É preciso destacar, contudo, o quanto essa narrativa de Personal Shopper peca por extrapolar as possibilidades, ao abrir vários gêneros e não desenvolvê-los a contento. Ainda que haja afinidades entre conceitos como o do consumismo e da moda para preencher um vazio que necessita, até mesmo, crer em fantasmas e espíritos, a fim de completar uma vivência fragmentada, a obra mostra-se incapaz de gerir - de forma razoável - cada uma das facetas apresentadas pela trama. As ideias de espiritismo e de fantasmas, ainda que agreguem valor a película em algumas cenas dirigidas com habilidade pelo diretor que consegue produzir tensão sem a utilização de muitos jump scares e de excessivas trilhas sonoras; acaba por não se encaixar ao roteiro naturalmente, aparecendo como pontas destoantes de um enredo que se beneficiaria de um maior foco na existência difusa de Maureen e na escalada para o clímax (sem excessivas elucidações para não conceder spoilers), que soou um tanto genérico e distoante ao incluir um crime de construção abrupta.

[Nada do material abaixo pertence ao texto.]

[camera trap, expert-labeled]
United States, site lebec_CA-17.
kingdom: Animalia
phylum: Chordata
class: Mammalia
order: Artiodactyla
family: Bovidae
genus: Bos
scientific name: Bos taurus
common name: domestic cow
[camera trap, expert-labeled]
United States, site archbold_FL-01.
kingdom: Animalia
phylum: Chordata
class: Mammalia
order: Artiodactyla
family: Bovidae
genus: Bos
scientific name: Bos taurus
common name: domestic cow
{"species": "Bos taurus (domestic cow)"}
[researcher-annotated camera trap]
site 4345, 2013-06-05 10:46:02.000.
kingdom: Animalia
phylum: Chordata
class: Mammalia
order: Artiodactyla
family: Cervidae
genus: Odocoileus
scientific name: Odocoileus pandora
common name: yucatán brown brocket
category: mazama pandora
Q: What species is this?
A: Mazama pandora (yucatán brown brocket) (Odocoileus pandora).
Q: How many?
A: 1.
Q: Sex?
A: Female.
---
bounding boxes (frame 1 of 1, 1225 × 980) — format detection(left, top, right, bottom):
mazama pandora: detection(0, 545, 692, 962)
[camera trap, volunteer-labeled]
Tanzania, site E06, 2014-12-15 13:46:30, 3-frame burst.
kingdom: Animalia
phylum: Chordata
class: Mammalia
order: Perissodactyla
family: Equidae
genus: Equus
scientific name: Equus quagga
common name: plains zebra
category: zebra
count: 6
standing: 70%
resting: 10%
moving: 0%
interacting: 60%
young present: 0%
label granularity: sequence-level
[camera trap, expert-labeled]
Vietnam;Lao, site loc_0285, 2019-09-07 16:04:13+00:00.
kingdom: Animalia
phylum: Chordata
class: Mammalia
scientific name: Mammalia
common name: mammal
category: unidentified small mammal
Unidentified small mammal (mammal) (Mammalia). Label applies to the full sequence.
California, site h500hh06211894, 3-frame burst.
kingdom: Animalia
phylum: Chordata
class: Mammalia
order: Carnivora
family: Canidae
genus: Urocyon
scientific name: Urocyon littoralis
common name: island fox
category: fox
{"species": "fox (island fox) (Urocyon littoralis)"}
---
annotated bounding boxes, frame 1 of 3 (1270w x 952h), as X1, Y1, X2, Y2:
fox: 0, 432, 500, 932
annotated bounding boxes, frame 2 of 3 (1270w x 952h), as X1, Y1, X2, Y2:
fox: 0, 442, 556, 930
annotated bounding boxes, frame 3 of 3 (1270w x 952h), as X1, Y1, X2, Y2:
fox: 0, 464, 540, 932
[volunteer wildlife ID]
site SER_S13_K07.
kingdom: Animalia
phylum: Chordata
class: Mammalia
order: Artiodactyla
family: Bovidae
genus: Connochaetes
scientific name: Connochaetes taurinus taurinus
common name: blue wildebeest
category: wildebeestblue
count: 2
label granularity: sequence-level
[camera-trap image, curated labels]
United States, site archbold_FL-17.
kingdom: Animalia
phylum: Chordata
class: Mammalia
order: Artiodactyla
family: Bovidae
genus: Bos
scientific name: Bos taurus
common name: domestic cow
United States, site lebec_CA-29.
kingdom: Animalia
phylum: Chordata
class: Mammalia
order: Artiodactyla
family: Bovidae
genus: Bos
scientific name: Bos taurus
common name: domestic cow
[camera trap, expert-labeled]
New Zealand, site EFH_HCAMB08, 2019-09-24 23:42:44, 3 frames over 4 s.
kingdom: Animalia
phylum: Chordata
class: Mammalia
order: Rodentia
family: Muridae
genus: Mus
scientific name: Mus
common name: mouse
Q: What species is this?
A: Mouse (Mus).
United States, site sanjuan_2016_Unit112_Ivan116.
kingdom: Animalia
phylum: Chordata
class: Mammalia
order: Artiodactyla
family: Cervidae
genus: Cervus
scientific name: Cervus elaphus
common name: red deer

Quanto a repetição da parceria de Kristen Stewart com Olivier Assayas - saiba mais, ao que parece é que um foi feito para trabalhar com o outro. Tanto a Maureen de Personal Shopper, quanto a Valentine de Acima das Nuvens formam o perfeito typecasting, quando um ator ou atriz tem o perfil exato para determinado papel. O aspecto distante e quase mal-humorado de Stewart, considerada como uma pessoa que nunca sorri por muitos detratores, torna a atriz perfeita para ambos os trabalhos do diretor francês, conseguindo um destaque merecido pela sua atuação relevante, que no caso de Personal Shopper leva - com todas as letras - o filme nas costas. Uma pena que o roteiro difuso tenha levado esse suspense dramático a trilhar apenas o caminho do mediano.